Please copy out the lines from the one containing "How far would" through the one containing "Answer: brown sandal", replacing "camera" with "lens" and leaving everything else unchanged. Give only those lines.

# START OF PROVIDED RECORDS

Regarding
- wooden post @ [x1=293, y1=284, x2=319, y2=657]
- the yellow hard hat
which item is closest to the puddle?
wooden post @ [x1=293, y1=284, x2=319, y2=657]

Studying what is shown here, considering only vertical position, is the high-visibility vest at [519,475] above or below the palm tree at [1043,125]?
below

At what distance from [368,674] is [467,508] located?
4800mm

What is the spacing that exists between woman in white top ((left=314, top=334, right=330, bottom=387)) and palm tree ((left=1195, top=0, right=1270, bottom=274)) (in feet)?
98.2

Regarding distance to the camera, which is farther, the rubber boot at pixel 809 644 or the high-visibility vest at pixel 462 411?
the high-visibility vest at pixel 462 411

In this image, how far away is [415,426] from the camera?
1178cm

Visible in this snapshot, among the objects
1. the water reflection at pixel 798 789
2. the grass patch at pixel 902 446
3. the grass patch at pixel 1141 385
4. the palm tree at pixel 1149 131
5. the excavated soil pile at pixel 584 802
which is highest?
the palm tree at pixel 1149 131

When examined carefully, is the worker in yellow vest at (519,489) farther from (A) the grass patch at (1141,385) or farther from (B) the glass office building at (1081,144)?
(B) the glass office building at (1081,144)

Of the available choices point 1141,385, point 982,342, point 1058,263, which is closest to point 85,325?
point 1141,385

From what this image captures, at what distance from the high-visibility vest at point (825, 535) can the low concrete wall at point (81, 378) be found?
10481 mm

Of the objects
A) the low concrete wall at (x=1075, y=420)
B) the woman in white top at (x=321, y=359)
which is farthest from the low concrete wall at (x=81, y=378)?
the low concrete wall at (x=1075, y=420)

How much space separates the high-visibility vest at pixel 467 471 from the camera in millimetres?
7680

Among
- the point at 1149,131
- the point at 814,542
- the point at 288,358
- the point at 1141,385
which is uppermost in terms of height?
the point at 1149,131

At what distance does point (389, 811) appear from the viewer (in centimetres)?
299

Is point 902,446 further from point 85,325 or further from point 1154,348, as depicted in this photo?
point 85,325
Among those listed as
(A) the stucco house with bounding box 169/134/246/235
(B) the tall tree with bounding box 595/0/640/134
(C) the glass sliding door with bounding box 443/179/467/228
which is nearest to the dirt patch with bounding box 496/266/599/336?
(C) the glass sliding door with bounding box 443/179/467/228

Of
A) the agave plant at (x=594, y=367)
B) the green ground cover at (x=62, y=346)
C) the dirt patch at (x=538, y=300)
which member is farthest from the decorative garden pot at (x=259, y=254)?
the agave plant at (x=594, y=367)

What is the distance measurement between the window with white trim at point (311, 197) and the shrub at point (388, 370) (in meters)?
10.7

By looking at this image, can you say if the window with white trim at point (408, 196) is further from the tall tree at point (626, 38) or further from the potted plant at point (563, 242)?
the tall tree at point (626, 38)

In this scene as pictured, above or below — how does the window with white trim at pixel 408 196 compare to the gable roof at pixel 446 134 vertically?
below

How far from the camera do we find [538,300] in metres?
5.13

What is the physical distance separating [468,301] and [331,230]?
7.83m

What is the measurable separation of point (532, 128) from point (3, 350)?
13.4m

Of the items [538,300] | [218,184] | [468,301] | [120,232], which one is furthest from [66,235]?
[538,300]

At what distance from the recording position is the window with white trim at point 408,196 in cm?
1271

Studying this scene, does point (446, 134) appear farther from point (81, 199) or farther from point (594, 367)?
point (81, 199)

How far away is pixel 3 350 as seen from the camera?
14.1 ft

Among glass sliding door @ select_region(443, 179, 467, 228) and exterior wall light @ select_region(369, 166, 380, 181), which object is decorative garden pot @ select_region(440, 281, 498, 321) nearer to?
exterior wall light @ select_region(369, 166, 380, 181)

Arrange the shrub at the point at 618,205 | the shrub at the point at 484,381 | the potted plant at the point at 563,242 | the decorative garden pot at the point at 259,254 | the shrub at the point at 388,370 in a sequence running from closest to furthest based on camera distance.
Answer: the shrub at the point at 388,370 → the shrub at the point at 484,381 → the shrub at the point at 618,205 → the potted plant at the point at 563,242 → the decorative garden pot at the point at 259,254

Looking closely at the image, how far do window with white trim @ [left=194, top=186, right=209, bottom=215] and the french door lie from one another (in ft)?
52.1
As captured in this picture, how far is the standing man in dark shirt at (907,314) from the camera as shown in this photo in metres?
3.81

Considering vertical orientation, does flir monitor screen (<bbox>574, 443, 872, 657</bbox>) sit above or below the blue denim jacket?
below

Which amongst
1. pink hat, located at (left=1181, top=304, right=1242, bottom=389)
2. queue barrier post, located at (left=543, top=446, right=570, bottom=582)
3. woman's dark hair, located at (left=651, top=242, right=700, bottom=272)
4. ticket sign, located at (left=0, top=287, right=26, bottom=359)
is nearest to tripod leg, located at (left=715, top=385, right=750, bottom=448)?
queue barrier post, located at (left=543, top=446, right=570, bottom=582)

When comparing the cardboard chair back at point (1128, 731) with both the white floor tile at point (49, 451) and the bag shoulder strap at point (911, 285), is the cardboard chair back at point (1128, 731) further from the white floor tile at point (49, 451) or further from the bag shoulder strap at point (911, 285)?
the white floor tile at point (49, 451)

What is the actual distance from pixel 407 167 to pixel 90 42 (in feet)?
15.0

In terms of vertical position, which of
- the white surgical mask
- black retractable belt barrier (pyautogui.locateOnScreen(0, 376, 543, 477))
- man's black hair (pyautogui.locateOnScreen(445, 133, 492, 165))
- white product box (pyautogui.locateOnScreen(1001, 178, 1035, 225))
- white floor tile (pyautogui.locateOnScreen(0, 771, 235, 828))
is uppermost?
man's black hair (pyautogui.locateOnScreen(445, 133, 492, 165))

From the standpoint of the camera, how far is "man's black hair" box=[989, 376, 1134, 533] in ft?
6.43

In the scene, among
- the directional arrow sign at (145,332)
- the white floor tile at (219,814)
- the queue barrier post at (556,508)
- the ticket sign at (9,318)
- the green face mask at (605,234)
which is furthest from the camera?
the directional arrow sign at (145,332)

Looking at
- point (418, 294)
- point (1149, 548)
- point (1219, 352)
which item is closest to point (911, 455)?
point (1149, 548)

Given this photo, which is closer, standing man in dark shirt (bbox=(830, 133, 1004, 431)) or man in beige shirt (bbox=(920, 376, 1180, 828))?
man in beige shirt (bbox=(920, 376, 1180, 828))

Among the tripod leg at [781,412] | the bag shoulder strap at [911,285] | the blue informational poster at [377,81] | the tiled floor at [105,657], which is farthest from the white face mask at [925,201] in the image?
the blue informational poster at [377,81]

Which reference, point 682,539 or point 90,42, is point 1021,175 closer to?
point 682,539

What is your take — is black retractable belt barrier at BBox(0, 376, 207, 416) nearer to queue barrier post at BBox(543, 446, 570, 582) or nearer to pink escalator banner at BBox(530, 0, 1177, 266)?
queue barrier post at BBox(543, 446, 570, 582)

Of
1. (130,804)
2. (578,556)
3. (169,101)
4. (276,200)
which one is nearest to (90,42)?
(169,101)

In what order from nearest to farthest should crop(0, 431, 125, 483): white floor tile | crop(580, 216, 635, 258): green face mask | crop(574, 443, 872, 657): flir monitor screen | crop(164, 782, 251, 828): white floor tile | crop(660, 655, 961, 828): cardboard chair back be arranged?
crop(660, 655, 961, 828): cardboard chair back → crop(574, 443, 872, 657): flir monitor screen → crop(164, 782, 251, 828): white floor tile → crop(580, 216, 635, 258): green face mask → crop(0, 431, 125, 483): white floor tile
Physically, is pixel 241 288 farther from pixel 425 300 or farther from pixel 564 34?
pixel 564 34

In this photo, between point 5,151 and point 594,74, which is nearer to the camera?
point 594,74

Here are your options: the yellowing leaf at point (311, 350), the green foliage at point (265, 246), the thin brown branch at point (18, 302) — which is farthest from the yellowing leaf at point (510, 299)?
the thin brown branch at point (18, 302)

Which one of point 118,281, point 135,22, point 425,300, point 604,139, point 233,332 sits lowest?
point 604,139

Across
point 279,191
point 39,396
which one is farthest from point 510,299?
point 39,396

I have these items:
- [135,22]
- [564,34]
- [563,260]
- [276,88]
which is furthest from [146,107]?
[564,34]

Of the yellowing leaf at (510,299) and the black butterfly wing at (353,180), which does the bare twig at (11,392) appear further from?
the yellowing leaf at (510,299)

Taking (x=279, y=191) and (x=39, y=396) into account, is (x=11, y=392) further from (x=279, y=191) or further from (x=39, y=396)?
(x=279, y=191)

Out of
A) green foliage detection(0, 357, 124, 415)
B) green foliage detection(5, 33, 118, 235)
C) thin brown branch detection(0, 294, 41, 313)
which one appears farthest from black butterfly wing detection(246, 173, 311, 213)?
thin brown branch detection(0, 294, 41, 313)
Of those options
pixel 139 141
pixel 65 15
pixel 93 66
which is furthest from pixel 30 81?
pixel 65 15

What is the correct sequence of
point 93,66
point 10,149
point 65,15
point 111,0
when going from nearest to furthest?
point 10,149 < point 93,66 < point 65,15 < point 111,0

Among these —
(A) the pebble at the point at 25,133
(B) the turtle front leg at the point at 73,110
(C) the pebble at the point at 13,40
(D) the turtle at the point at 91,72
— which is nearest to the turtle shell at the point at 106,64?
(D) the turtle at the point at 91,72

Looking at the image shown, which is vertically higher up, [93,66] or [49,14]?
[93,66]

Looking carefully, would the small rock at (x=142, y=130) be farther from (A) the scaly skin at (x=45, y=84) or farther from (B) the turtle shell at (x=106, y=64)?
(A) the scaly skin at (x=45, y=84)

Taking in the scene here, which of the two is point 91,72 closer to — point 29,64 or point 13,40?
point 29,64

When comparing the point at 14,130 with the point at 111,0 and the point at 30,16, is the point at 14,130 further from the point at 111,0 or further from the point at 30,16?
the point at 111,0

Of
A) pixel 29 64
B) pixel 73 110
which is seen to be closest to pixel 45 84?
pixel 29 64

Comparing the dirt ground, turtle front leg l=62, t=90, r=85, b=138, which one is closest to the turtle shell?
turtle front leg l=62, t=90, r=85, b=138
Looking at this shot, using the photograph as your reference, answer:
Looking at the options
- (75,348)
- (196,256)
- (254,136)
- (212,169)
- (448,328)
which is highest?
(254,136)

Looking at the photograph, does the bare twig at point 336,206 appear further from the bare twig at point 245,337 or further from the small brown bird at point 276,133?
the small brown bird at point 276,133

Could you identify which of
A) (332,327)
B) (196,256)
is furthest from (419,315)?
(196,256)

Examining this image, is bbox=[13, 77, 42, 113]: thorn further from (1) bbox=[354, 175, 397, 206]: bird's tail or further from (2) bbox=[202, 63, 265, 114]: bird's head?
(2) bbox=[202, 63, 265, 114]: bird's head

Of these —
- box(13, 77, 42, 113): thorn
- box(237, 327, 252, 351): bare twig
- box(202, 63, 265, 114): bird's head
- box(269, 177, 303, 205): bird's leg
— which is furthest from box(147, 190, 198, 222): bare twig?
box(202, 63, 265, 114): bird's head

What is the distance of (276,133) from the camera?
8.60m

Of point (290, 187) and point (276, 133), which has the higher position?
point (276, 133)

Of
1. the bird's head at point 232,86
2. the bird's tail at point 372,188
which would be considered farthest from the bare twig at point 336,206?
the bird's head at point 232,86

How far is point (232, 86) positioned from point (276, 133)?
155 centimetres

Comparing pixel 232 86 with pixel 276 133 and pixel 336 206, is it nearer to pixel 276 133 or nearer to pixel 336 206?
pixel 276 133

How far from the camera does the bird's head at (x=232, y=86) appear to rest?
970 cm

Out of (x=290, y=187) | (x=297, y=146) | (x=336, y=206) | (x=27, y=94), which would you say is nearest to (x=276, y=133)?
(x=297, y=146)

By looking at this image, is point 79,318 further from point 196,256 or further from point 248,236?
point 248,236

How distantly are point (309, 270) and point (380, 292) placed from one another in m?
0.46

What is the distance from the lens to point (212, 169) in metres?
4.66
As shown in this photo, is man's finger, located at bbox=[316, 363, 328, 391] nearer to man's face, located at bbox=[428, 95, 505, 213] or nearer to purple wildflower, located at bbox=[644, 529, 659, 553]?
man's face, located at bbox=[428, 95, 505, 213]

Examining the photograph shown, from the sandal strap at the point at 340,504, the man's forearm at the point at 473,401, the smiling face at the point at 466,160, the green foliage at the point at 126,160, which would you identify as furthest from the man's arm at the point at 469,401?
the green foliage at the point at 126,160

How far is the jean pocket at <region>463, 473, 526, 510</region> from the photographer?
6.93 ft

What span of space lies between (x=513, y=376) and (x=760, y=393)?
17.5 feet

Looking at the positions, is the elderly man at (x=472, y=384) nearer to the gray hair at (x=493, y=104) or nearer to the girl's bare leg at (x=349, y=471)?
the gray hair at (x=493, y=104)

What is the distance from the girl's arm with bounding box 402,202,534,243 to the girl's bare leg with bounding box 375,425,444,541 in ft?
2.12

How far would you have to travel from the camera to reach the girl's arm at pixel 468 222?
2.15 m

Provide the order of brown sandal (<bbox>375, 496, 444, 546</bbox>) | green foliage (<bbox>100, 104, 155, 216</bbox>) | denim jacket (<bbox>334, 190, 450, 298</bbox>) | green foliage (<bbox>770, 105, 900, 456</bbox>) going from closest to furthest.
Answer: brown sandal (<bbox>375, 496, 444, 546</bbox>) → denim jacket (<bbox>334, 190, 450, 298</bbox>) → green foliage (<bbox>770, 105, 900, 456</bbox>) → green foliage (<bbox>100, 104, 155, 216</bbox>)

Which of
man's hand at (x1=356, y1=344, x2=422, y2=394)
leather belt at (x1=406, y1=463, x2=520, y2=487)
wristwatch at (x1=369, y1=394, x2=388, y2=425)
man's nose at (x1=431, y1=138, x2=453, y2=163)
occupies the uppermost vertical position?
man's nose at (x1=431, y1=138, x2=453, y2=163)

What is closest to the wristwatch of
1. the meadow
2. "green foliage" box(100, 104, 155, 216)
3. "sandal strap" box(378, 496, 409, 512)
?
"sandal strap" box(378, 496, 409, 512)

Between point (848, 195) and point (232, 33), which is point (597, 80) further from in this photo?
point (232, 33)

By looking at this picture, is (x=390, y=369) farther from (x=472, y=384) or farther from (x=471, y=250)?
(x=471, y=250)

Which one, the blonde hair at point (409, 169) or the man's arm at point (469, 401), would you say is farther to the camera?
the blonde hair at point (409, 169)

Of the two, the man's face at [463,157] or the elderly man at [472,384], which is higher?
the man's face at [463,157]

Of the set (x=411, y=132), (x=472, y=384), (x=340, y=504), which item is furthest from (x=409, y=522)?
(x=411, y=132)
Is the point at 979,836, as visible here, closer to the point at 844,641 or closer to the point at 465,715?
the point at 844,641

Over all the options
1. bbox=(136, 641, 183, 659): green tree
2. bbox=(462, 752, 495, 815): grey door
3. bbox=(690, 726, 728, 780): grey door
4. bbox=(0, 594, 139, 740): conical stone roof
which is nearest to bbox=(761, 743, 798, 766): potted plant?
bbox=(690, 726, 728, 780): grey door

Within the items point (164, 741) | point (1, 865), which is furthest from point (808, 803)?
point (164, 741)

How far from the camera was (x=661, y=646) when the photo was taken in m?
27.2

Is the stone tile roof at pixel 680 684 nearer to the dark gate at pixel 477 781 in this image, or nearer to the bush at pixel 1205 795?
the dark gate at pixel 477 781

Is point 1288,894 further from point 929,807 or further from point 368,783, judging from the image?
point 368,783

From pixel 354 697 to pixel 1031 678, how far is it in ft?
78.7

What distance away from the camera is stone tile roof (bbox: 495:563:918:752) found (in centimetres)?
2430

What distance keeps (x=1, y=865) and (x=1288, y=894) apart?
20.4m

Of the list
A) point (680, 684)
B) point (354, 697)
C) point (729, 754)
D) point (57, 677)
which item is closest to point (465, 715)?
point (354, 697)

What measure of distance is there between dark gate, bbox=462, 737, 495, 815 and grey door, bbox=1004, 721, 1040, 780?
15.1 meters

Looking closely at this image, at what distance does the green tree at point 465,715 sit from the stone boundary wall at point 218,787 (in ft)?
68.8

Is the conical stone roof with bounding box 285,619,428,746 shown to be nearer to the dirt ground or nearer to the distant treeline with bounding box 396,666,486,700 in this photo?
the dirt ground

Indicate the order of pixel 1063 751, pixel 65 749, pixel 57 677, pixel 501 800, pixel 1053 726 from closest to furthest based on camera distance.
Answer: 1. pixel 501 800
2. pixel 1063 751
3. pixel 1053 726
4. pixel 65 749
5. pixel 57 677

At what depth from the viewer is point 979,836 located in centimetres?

# END OF PROVIDED RECORDS

RESPONSE TO THIS EXERCISE:
How far would you have to travel from the lens to reach the girl's arm at pixel 468 222?
2.15 m

Provide the order of brown sandal (<bbox>375, 496, 444, 546</bbox>) | green foliage (<bbox>100, 104, 155, 216</bbox>) | denim jacket (<bbox>334, 190, 450, 298</bbox>) | green foliage (<bbox>770, 105, 900, 456</bbox>) going from closest to furthest.
Answer: brown sandal (<bbox>375, 496, 444, 546</bbox>) → denim jacket (<bbox>334, 190, 450, 298</bbox>) → green foliage (<bbox>770, 105, 900, 456</bbox>) → green foliage (<bbox>100, 104, 155, 216</bbox>)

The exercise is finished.